Tak ingin ambil pusing lebih jauh, Indy langsung masuk kelas. Detik berikutnya, dia ngibrit cepat-cepat ke bangkunya, baru ingat kalau dirinya belum mengerjakan PR Bahasa Indonesia!
***
Saat bel istirahat pertama berbunyi, Tata tidak langsung beranjak keluar kelas. Dia sibuk menyalin hitungan Matematika yang masih tertera di whiteboard. Di saat yang bersamaan, Indy menepuk jidat. Baru ingat ada yang ingin dia sampaikan dari pagi tadi pada Tata. Duo pelajaran ber-genre thriller—Kimia dan Matematika—berhasil menguras isi kepala Indy sampai pusing banget dan melupakan info penting buat sahabatnya.
“Tadi Malik nyariin lo,” ucap Indy ketika kelas mulai lengang.
Hanya tersisa dia dan Tata, juga tiga orang cewek di barisan paling depan yang masih sibuk membicarakan soal-soal Matematika. Lain halnya dengan cowok-cowok di dua barisan paling belakang, mereka langsung ngibrit keluar kelas begitu guru Matematika mereka yang memang selalu on-time—baik memulai atau mengakhiri pelajaran— pergi.

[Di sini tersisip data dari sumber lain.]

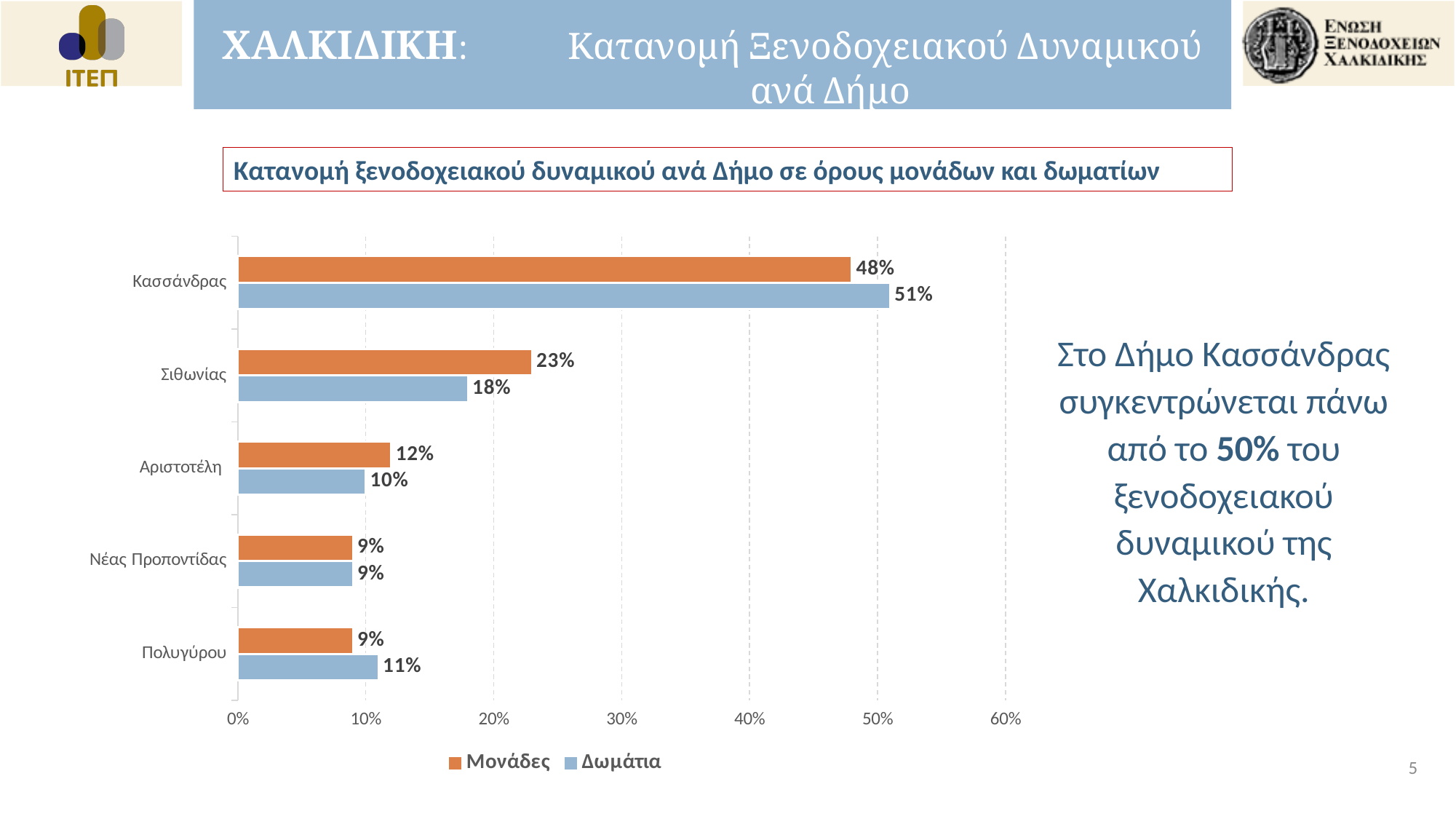
How many series does the legend list? 2 How many municipalities are shown on the chart? 5 What is the difference between the Μονάδες values for Σιθωνίας and Αριστοτέλη? 11% What is the Δωμάτια value for Πολυγύρου? 11% What is the Δωμάτια value for Σιθωνίας? 18% What is the Μονάδες value for Κασσάνδρας? 48% What is the difference between the Δωμάτια and Μονάδες values for Κασσάνδρας? 3% Which is larger for Σιθωνίας, the Μονάδες value or the Δωμάτια value? Μονάδες Which municipality has the lowest Δωμάτια value? Νέας Προποντίδας Which municipality has the highest Δωμάτια value? Κασσάνδρας What kind of chart is shown on the slide? Bar chart Is the Δωμάτια value for Κασσάνδρας greater or less than 50%? greater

Kalau Tata sedang sibuk menulis, Indy malah sibuk memperbaiki posisi bandana yang dia kenakan sambil bercermin. Dipastikannya juga bedak yang dia poles ulang hanya terpoles tipis-tipis dan tidak terlalu tebal, hingga membuat mukanya itu tidak seperti adonan bertabur gula putih.

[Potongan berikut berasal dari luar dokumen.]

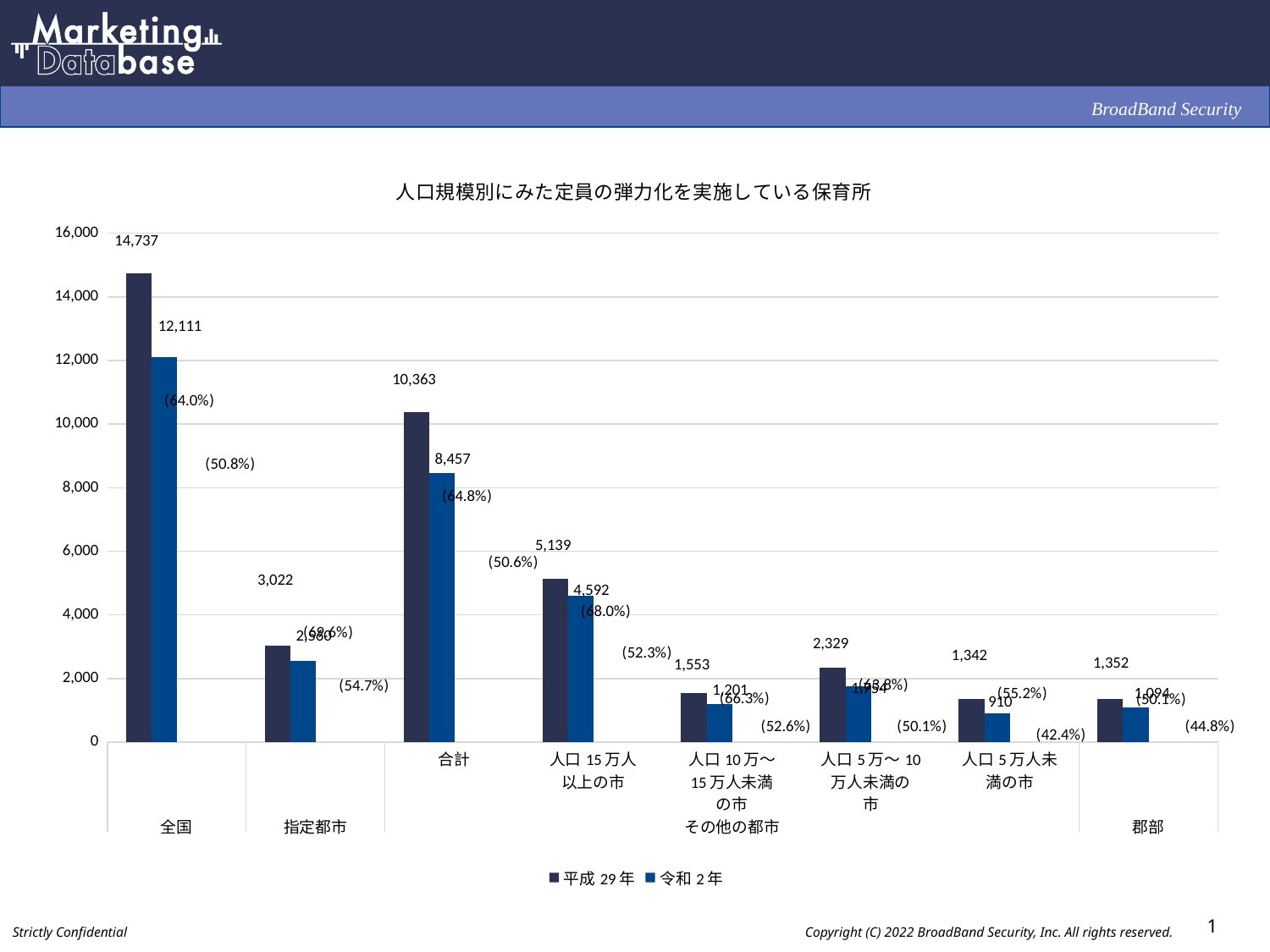
What is the difference between the 平成29年 and 令和2年 values for 全国? 2,626 What is the value for 全国 in the 平成29年 series? 14,737 Which has the larger 平成29年 value, 指定都市 or 人口5万～10万人未満の市? 指定都市 What is the difference between the 平成29年 and 令和2年 values for 合計? 1,906 Which category has the lowest 令和2年 value? 人口5万人未満の市 How many series does the legend list? 2 What is the 令和2年 value for 合計 under その他の都市? 8,457 What is the 令和2年 value for 人口5万人未満の市? 910 What is the value for 全国 in the 令和2年 series? 12,111 What is the 平成29年 value for 人口15万人以上の市? 5,139 Is the 令和2年 value for 指定都市 greater or less than 2,000? greater Which category has the highest 平成29年 value? 全国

“Ada apaan dia nyariin gue?” tanya Tata yang duduk di sebelah Indy. Dia tampak tidak terlalu antusias membahas mantan pacarnya itu.
Indy menoleh, matanya menyipit. “Lo nggak merasa terlalu kejam, Ta? Lo udah mutusin dia sepihak, dan sekarang kayak jaga jarak banget gitu sama dia. Gue aja yang cuma penonton, prihatin lho sama dia.”
“Berlebihan deh lo, biasa aja. Dia baik-baik aja, begitupun dengan gue“ kilah Tata. Tangannya masih mencatat. Dia bicara tanpa menoleh pada Indy. “Daripada gue terus deket sama dia dan bikin dia berharap, mendingan gue kayak gini, kan? Lagian gue dan dia udah paham posisi masing-masing, kok. Sekarang kami temenan aja, nggak lebih. Kami fokus sama tujuan hidup masing-masing.”